ECプラットフォームの台頭は、実店舗小売業に大きな打撃を与えています。この影響は国内だけでなく、海外でも顕著です。PwCが以前発表したデータによると、米国の「フォーチュン500」に名を連ねる商業小売企業の約1,000店舗以上が閉鎖され、これは過去5年間で最大規模の減少となりました。英メディアは、英国小売業の「寒冬」が静かに到来したと報じています。英国小売業に触れる上で、避けては通れないのが「小売りの王者」マークス&スペンサーです。

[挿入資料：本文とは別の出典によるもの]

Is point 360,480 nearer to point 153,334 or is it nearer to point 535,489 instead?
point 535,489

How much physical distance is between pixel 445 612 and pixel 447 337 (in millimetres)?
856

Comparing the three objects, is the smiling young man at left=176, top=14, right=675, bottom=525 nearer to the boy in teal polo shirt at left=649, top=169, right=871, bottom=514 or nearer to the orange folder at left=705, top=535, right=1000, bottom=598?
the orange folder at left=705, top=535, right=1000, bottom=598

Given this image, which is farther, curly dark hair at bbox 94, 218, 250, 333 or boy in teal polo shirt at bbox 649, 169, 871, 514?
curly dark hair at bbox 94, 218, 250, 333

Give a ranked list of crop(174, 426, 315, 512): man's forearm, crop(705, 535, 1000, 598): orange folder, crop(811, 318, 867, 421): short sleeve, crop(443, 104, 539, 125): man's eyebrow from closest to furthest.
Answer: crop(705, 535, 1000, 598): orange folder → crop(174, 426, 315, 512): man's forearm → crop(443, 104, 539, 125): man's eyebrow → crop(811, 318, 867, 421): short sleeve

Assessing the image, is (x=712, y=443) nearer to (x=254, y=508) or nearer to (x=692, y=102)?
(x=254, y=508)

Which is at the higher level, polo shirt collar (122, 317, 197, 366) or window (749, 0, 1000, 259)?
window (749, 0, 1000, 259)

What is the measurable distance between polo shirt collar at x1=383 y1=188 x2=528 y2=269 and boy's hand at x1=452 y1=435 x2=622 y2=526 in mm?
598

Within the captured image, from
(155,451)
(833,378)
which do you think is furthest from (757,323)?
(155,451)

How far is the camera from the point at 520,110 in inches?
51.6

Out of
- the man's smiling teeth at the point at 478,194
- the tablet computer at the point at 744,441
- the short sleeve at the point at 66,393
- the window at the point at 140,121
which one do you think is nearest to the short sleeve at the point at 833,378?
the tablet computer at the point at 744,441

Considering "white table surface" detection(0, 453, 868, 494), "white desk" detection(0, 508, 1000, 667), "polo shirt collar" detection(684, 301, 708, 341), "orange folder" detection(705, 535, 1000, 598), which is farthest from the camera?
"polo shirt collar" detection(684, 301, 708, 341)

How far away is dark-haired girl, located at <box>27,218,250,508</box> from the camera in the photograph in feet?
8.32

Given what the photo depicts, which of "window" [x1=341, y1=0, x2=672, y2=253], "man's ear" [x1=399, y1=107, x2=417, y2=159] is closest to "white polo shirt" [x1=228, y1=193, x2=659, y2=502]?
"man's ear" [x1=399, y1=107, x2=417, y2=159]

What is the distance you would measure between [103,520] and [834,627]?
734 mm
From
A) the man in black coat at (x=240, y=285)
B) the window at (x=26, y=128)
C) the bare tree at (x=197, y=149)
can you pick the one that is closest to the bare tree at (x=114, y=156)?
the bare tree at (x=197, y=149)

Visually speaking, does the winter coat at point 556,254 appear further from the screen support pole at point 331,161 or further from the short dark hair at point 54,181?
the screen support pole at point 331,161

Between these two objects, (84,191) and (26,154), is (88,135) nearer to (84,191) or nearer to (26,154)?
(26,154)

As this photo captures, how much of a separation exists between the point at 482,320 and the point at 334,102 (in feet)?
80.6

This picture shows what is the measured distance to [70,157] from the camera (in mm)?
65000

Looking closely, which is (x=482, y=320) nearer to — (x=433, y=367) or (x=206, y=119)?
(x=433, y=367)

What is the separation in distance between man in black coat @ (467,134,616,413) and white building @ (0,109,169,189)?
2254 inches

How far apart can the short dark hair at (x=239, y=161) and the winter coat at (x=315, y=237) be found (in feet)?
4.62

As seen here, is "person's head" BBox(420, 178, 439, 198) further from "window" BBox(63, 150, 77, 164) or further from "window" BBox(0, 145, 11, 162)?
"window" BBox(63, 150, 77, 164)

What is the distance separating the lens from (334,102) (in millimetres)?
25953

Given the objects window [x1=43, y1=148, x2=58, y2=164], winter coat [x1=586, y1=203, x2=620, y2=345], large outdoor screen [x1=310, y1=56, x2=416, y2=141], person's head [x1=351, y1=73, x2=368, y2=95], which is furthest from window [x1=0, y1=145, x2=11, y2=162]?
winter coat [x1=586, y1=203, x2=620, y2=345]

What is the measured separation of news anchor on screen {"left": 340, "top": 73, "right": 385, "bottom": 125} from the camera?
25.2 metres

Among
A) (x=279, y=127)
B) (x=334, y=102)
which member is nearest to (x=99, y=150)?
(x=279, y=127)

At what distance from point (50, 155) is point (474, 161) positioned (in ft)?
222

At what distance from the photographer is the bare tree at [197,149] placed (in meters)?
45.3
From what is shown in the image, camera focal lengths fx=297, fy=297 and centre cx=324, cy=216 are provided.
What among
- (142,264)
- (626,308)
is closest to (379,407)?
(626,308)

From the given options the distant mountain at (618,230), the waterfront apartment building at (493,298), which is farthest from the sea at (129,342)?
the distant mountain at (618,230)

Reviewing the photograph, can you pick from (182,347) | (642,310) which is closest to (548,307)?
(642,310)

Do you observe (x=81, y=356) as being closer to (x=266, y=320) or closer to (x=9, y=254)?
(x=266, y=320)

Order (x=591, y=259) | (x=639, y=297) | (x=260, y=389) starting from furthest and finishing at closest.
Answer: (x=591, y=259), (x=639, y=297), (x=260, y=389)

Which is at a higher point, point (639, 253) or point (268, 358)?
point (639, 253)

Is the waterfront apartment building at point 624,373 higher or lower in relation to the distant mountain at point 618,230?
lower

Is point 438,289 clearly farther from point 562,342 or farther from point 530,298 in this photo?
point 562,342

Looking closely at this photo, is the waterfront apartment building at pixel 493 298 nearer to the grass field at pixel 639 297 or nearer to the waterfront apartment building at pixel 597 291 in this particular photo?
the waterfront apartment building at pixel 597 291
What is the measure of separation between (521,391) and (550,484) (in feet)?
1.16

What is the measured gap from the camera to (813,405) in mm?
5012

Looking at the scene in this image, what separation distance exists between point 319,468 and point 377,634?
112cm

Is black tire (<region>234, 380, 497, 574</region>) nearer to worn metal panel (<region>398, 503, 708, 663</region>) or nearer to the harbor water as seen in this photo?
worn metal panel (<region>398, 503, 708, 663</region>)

「小売りの王者」マークス&スペンサーの栄光と中国市場での苦悩

英国を代表する老舗百貨店の歴史と特徴

マークス&スペンサーは英国最大の小売企業で、その名は海外にも広く知られています。建物全体が英国らしい厳格で重厚なスタイルを持ち、それがやや沈んだ印象を与え、活気ある購買体験を好む中国の消費者にはあまり合致しなかったようです。中国国内では、マークス&スペンサーのブランド知名度は明らかに不足していました。中高級の総合ショッピングモールとして、創業から135年の歴史を持ち、ロンドンに本社を構え、世界中に数千店舗を展開しています。同社は、強力なイノベーションと高品質・高価値な製品によって、最も人気のある小売ブランドの一つとして君臨してきました。

中国市場への挑戦と戦略の転換

M&Sは10年前に上海に進出し、その後、蘇州、温州、寧波といった二線都市にも支店を開設しました。しかし、同社は元々メディア露出が少なく、消費者への認知度が低いままでした。数年の運営後、業績不振により店舗数を減らし、北京などの一線都市への出店に注力。現地の消費者を惹きつけるため、アパレル事業に加え食品事業を強化するなど、一連の施策を講じ、北京に新規オープンした旗艦店での巻き返しを期待しました。

グローバル戦略の教訓:現地適応の重要性

しかし、その結果も芳しくありませんでした。M&Sは中国国内の消費者のニーズに合わせた適切な調整ができなかったため、中国全店舗の閉鎖を発表し、2022年までに100店舗を閉鎖する方針を打ち出しました。ある専門家は、このような100年以上の歴史を持つ企業が海外市場で不利な状況に直面した場合、「断臂求生(腕を切り落としてでも生き残る)」、つまり抜本的な改革を行い、ブランドの再定義を行うべきだと提言しています。

マークス&スペンサーの中国市場撤退は、EC化が進む現代において、グローバル展開を志す企業がいかに現地市場の文化や消費者の嗜好を深く理解し、柔軟に適応できるかが成功の鍵を握るかを浮き彫りにしています。ブランドの歴史や確固たる品質だけでは、刻々と変化する海外市場で生き残ることは困難です。今回の事例は、日本企業が海外進出を検討する際、または既に進出している市場で事業展開を行う上で、他国の失敗事例から学び、自己分析と戦略の見直しを行う重要性を改めて示唆しています。